L'apertura della CGIL ai "movimenti" non è, ovviamente, una novità. Tutti ricordano l'abbraccio che vi è stato a Genova quest'estate fra Sergio Cofferati e il padre di Carlo Giuliani.

Abbiamo già avuto modo di notare come questa apertura ha trovato molti ed autorevoli interlocutori. Il mediocre regista e pessimo politico Nanni Moretti ha già consegnato lo scettro al cinese mesi addietro, i disobbedienti sono pronti ad obbedir tacendo e tacendo seder (sulle poltrone), la sinistra cattolica, i vetero comunisti del buon Armando Cossutta, i verdi di sinistra ecc. sono già in fila.

In altri termini, la CGIL fa già politica in proprio e ha, in gran parte, posto le condizioni per la costruzione del Partito del Lavoro del quale si ragiona da un anno.

Naturalmente, alcune tristi esperienze di sindacalisti passati in politica inducono alla prudenza i cofferatiani. Nella stessa CGIL un progetto del genere non potrebbe che creare tensioni fra i diversi segmenti dell'apparato. Vi è una destra cigiellina che continua a non trovarsi a suo agio nella svolta laburista.

Non a caso, il partito del lavoro non è ancora nato. Sembra però, che la destra DS quasi lo evochi e che punti su di un asse privilegiato con la Margherita per anticipare le mosse dei cofferatiani.

In questa come in altre vicende nessuno dei soggetti in campo decide da solo, la scissione dei DS non è, ovviamente, scontata ma è meno impensabile che un mese addietro. La sua fattibilità aumenta il potere contrattuale della sinistra DS, come questo potere verrà giocato è ancora da vedersi.

La CGIL e la guerra

"Io lo dico e lo ripeterò fino alla fine: alla guerra all'Iraq sono e sarò sempre contrario... E comunque distinguo sempre i popoli dai loro governi, e questo vale tanto per Israele che per gli Stati Uniti. Ma dire che chi è contro la guerra è anti-americano è diventato ormai un modo furbesco per aggirare il problema".

"...Ora per molti sono diventate dirimenti le decisioni dell'Onu. Eppure non dimentico l'afasia e l'inefficienza dell'Onu, che fu alla base degli argomenti con cui si giustificò l'intervento militare nei Balcani. Allora si disse: così l'Onu non serve più a nulla, e va riformato. E poi basta guardare a quello che è accaduto in Afganistan: c'è stata la guerra, ma Al Qaeda e Bin Laden sono ancora lì... Ero contrario allora, resto contrario oggi all'intervento a Kabul: il terrorismo non è debellato, si continua a morire come prima e le vittime dei bombardamenti sono state tante, ma non ce le hanno fatte vedere in tv".

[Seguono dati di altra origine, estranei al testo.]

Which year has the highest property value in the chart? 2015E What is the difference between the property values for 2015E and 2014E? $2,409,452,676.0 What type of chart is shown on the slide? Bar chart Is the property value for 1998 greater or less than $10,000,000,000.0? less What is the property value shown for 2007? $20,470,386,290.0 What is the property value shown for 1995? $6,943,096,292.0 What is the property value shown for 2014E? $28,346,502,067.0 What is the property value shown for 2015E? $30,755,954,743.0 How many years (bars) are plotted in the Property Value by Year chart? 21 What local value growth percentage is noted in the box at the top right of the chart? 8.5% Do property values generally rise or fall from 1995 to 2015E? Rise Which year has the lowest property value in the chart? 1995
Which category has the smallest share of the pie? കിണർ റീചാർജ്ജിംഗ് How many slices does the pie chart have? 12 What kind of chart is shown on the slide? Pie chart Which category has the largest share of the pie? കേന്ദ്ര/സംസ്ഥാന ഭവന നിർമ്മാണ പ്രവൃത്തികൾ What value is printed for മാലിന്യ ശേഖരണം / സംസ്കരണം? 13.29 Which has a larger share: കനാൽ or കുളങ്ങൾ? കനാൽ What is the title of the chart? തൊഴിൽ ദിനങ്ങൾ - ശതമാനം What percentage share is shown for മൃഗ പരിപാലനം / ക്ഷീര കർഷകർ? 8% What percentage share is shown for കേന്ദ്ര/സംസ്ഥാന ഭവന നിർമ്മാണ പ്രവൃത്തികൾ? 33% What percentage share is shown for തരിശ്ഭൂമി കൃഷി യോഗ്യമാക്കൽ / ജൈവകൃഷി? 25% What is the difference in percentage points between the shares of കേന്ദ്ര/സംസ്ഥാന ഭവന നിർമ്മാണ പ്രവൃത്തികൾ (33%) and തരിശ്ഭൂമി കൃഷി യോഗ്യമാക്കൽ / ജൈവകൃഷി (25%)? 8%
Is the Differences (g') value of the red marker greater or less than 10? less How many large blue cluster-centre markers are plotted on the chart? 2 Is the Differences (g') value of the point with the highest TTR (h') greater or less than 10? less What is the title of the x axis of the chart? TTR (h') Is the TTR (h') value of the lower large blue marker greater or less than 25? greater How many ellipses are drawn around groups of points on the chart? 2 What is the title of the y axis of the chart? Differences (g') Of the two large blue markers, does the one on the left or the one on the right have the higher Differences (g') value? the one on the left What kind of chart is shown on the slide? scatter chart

Ci troviamo, a questo punto, di fronte ad un Cofferati estremista e radicale in maniera inusitata. Forse qualcuno lo ha dimenticato ma la CGIL, con CISL e UIL, la guerra nei Balcani l'ha considerata una "dolorosa necessità".

Non sta, ovviamente, a noi il giudicare la buona o cattiva fede di Sergio Cofferati. Il fatto è che una presa di posizione del genere non può che portare al calor bianco lo scontro con quella componente liberal della sinistra che è tanto più filoamericana quanto più ha un passato "antiamericano" da farsi perdonare.

In sintesi, lo scontro interno alla sinistra istituzionale sembra giunto a maturazione. Dico che sembra perché sono ragionevolmente convinto che, in situazioni del genere, come può capitare che il piede scappi sul pedale e che si determini un'accelerazione irreversibile, possono darsi svolte ad U di straordinaria eleganza.

Se, comunque, pensiamo, come almeno io penso, che Sergio Cofferati non abbia parlato per dare aria ai denti dobbiamo aspettarci interessanti cambiamenti dello scenario politico che, se nascesse il partito del lavoro, porterebbero o alla fine o alla marginalizzazione del PRC, inevitabilmente mangiato dal fratellone cofferatiano o, almeno, privato della sua ala destra ed ad un ridisegnarsi della stessa sinistra radicale e dello scenario sindacale.

È, di conseguenza, opportuno che seguiamo questa deriva con l'attenzione critica che merita.